Note: “Hallucinations” are misleading results generated by AI models, due to flaws in their training data, incorrect assumptions, or biases.

Where does Perplexity get its data? How do you ensure sources yield accurate answers?

From the beginning, we’ve been very mindful about which data sources we allow to contribute to answers. We want high-authority sources of information.

One useful proxy for this is peer review. You can’t publish something to The New York Times or The Wall Street Journal without it being approved by your editor and colleagues. That peer review gives content a high trust score.

Content on Twitter or Medium, on the other hand, is not really reviewed for accuracy.

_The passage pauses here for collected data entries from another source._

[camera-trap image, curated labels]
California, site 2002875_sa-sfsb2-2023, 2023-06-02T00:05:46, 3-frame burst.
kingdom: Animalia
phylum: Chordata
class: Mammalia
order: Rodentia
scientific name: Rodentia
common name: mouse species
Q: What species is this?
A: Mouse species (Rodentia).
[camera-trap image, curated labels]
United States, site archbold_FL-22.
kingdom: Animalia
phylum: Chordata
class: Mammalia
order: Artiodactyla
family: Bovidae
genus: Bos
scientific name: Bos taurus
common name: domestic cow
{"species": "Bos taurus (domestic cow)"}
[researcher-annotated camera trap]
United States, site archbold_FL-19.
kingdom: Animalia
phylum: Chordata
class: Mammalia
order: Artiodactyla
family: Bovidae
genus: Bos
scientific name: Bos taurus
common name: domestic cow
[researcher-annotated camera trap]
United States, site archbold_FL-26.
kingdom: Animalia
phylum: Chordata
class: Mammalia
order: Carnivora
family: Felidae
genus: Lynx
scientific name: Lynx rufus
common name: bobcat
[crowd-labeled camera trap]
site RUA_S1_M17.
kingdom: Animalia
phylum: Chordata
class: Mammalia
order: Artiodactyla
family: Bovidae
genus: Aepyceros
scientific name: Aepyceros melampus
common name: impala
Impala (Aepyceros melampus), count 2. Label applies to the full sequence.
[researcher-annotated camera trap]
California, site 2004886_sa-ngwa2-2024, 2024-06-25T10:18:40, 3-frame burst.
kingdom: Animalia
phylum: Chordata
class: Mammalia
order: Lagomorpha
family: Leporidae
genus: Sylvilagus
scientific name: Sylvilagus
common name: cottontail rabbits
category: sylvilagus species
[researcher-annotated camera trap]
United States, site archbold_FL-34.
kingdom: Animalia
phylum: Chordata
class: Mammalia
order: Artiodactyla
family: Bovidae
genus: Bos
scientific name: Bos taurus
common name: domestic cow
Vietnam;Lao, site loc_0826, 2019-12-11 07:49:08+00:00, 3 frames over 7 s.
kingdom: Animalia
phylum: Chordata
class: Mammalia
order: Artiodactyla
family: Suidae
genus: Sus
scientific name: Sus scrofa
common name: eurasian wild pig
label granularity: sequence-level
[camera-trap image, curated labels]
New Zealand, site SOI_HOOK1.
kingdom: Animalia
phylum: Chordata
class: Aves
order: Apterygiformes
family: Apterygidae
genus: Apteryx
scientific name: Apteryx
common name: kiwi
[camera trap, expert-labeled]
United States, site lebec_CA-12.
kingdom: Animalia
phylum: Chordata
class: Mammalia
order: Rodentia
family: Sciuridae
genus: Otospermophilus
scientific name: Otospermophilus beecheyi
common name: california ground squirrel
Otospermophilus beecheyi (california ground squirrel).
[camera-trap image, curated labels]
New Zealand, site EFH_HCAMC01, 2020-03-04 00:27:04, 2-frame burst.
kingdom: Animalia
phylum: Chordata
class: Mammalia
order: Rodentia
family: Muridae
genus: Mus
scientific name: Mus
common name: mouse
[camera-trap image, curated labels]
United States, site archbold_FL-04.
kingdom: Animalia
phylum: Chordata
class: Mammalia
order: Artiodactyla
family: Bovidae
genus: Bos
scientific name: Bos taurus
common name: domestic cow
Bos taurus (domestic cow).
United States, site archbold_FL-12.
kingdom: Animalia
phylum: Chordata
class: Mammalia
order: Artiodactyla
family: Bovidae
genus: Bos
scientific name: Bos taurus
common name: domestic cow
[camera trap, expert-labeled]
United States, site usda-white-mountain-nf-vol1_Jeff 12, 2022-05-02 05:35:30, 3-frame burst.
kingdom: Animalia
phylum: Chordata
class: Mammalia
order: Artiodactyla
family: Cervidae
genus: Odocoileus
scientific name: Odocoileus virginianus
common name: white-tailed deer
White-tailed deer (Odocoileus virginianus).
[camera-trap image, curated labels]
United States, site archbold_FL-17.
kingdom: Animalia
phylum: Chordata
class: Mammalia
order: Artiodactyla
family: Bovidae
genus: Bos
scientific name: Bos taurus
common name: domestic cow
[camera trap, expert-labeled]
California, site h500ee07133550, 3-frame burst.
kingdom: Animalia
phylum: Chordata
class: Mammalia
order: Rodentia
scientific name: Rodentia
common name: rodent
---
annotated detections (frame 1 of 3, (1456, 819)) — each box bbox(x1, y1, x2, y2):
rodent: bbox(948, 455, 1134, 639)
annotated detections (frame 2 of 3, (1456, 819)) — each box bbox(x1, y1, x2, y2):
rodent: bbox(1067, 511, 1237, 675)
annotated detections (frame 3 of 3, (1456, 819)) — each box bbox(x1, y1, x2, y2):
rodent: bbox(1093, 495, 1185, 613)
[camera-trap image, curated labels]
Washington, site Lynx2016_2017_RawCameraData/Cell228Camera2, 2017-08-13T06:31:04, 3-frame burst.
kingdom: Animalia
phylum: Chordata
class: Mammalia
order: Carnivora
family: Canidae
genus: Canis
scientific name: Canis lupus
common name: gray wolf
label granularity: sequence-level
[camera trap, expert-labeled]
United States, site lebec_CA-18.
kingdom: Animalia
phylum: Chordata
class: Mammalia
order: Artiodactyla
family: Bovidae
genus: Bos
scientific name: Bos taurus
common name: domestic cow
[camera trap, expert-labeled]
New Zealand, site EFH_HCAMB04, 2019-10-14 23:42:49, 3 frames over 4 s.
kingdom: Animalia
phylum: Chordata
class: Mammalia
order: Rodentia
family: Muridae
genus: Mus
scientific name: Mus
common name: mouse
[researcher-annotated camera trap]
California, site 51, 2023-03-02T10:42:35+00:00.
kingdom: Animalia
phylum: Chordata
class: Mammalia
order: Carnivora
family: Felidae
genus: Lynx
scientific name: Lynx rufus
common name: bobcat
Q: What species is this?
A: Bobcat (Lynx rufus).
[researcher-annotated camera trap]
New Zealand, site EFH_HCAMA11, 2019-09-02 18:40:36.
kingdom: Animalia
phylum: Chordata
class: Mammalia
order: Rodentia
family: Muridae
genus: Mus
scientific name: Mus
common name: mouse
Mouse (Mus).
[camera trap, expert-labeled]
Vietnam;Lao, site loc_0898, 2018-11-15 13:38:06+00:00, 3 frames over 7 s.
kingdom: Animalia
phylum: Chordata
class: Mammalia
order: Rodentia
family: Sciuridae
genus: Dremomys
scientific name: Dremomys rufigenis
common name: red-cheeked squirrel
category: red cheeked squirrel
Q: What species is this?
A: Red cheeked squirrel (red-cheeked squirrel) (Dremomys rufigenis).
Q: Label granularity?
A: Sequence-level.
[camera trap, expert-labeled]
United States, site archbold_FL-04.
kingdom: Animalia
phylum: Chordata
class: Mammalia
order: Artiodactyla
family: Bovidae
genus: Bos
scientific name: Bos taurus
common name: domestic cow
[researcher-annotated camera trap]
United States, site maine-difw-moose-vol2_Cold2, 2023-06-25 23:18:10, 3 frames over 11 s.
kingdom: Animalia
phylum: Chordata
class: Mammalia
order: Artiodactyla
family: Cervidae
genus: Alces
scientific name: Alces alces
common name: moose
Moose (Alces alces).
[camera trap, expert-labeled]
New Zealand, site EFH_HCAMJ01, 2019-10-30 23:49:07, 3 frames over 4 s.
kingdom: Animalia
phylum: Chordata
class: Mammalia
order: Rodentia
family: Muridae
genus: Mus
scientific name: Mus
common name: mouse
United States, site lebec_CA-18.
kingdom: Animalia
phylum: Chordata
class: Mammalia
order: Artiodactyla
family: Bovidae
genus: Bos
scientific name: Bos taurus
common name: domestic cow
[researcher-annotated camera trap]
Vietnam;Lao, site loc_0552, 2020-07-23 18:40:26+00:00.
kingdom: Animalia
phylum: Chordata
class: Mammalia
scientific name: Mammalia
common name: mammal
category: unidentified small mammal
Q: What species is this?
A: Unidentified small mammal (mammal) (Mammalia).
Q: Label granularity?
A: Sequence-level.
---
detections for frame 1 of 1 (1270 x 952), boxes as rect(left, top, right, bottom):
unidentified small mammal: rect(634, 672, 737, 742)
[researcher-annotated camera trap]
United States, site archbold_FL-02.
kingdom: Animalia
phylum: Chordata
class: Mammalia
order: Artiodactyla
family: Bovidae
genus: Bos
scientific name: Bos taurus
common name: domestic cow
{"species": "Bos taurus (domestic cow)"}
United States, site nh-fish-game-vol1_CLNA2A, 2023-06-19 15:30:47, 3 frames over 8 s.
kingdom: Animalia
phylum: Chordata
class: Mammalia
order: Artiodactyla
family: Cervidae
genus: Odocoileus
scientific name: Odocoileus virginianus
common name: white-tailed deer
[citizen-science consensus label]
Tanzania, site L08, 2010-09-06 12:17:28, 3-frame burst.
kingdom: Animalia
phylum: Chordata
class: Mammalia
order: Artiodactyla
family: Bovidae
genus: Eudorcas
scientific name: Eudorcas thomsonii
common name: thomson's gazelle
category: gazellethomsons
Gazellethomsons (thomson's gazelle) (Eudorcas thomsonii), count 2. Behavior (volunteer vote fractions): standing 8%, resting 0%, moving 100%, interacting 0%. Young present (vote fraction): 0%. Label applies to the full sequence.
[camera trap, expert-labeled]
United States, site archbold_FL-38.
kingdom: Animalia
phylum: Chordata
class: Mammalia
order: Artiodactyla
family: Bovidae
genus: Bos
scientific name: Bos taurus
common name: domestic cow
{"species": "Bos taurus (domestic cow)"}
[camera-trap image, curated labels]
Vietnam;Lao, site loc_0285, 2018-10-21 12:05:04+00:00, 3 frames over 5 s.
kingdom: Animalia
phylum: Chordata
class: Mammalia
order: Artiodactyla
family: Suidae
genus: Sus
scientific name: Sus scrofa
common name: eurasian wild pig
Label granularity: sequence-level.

We take these factors into account and create a core of trusted domains on the web.

Then, as the product is used by more users and you get a sense of the best domains, you continue updating those trust scores to build a more and more refined product.

So far, how are you finding the market for users willing to pay for search? Is it big?

It’s a huge market, and we’re just getting started. There are millions of people using our product for free today, which gives us a massive funnel to convert from.

And beyond that, platforms like Google have billions of users, so there are so many more people to acquire at the top of the funnel. There are billions of dollars in revenue to make here.

And are there plans for an ad-supported version?

Definitely.

I’m a big fan of how Google built a very high-margin business through advertising. Unfortunately, it’s come at the cost of their core mission of “organizing the world’s information and making it accessible and useful.” Now, the product is designed more for the advertiser than the user.

We have ideas for integrating ads without compromising our core mission. That might mean building a lower-margin business than Google, but that’s okay with us as long as we are profitable and successful.

Finally, what does Perplexity look like in the next couple of years? How do you think about scaling?

We want to have an order of magnitude more users. Our queries should be more accurate. We should offer more diverse formats of answers – not just paragraphs but knowledge panels, scores, and more. This will be important for the Olympics and the election.

We also want to enable multimodal experiences: voice form factors, image form factors,  distribution across several devices and powering every knowledge worker’s day-to-day workflow. People should be able to do more with Perplexity answers. They shouldn’t just read it and walk away.

The AI market needs to transition from chatbots to actually supporting workflows. If Perplexity can succeed at that, we have a really, really good shot at a big chunk of the AI profits.